[Records from a spatial question set]
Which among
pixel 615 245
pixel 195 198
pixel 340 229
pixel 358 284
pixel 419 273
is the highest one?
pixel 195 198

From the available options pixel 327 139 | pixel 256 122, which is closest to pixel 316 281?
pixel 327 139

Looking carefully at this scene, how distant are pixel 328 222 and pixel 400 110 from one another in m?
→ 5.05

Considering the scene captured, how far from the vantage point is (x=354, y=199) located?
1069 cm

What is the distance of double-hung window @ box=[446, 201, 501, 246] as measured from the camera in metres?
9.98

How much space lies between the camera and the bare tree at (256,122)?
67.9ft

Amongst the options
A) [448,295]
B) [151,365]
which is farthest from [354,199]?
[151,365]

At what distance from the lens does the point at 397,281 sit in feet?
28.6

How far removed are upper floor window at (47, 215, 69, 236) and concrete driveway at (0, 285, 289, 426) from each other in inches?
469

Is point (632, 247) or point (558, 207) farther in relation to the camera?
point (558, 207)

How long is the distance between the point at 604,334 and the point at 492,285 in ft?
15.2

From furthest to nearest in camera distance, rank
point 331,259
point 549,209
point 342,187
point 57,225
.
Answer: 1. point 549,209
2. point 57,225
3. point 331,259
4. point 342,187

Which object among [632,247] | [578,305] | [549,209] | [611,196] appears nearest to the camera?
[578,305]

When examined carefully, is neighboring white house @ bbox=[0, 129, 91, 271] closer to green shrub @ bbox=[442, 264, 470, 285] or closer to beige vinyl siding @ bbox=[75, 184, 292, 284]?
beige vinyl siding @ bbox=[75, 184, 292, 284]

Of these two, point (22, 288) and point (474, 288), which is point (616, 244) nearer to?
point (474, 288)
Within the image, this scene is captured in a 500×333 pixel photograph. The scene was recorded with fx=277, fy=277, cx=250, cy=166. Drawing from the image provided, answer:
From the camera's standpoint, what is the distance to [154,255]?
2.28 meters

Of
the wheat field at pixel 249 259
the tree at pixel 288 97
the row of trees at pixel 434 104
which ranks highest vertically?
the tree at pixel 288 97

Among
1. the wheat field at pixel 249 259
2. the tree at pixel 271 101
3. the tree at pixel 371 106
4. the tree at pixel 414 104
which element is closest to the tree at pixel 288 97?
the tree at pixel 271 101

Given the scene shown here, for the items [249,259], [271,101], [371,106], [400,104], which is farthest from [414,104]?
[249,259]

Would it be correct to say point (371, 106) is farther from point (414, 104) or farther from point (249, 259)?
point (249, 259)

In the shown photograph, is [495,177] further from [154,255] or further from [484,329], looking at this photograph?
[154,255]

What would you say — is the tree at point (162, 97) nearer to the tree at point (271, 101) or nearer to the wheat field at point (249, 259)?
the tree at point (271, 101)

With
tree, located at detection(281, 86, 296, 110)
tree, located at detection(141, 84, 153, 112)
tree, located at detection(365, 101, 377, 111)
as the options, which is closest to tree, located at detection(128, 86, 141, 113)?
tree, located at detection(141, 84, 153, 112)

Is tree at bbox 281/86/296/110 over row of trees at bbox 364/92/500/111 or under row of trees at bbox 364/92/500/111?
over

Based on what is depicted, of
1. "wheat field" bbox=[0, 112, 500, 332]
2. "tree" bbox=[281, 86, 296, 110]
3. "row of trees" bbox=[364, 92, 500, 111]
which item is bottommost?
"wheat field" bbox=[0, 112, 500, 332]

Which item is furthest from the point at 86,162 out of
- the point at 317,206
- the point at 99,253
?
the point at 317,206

__Written request__:
Write out the data again, exactly and in full.

__Written answer__:
Which among
pixel 615 245
pixel 195 198
pixel 340 229
pixel 358 284
pixel 419 273
is the highest one?
pixel 195 198

From the available options pixel 327 139 | pixel 256 122, which is closest to pixel 316 281?
pixel 327 139

Looking carefully at this scene, how distant are pixel 328 222 and pixel 400 110 from one another in m?
→ 5.05

Considering the scene captured, how far from the vantage point is (x=354, y=199) located?
1069 cm

What is the distance of double-hung window @ box=[446, 201, 501, 246] as measured from the camera in metres?
9.98

How much space lies between the camera and the bare tree at (256,122)?
67.9ft

Amongst the options
A) [448,295]
B) [151,365]
which is farthest from [354,199]?
[151,365]

At what distance from the lens does the point at 397,281 sit in feet?
28.6

How far removed are upper floor window at (47, 215, 69, 236) and concrete driveway at (0, 285, 289, 426) from each other in inches?
469

Is point (632, 247) or point (558, 207) farther in relation to the camera?
point (558, 207)

How long is the distance between the point at 604,334 and the point at 492,285 in ft?
15.2

From furthest to nearest in camera distance, rank
point 331,259
point 549,209
point 342,187
point 57,225
.
Answer: 1. point 549,209
2. point 57,225
3. point 331,259
4. point 342,187

Which object among [632,247] | [578,305] | [549,209] | [611,196] appears nearest to the camera?
[578,305]

When examined carefully, is neighboring white house @ bbox=[0, 129, 91, 271] closer to green shrub @ bbox=[442, 264, 470, 285] or closer to beige vinyl siding @ bbox=[75, 184, 292, 284]?
beige vinyl siding @ bbox=[75, 184, 292, 284]

Of these two, point (22, 288) and point (474, 288), which is point (616, 244) nearer to?
point (474, 288)
Within the image, this scene is captured in a 500×333 pixel photograph. The scene was recorded with fx=277, fy=277, cx=250, cy=166. Drawing from the image provided, answer:
From the camera's standpoint, what is the distance to [154,255]?
2.28 meters

Of
the wheat field at pixel 249 259
the tree at pixel 288 97
the row of trees at pixel 434 104
which ranks highest vertically?
the tree at pixel 288 97

Among
1. the wheat field at pixel 249 259
2. the tree at pixel 271 101
3. the tree at pixel 371 106
4. the tree at pixel 414 104
which element is closest to the tree at pixel 288 97?
the tree at pixel 271 101

Given the scene shown here, for the items [249,259], [271,101], [371,106], [400,104], which is farthest from [414,104]?
[249,259]

Would it be correct to say point (371, 106) is farther from point (414, 104) or farther from point (249, 259)?
point (249, 259)

In the shown photograph, is [495,177] further from [154,255] or further from [484,329], looking at this photograph?
[154,255]

What would you say — is the tree at point (162, 97) nearer to the tree at point (271, 101) or nearer to the wheat field at point (249, 259)?
the tree at point (271, 101)

With
tree, located at detection(281, 86, 296, 110)
tree, located at detection(141, 84, 153, 112)
tree, located at detection(365, 101, 377, 111)
as the options, which is closest to tree, located at detection(128, 86, 141, 113)?
tree, located at detection(141, 84, 153, 112)

Is tree at bbox 281/86/296/110 over row of trees at bbox 364/92/500/111 or under row of trees at bbox 364/92/500/111?
over

Based on what is depicted, of
1. "wheat field" bbox=[0, 112, 500, 332]
2. "tree" bbox=[281, 86, 296, 110]
3. "row of trees" bbox=[364, 92, 500, 111]
which item is bottommost?
"wheat field" bbox=[0, 112, 500, 332]

Which item is furthest from the point at 86,162 out of
- the point at 317,206
- the point at 99,253
?
the point at 317,206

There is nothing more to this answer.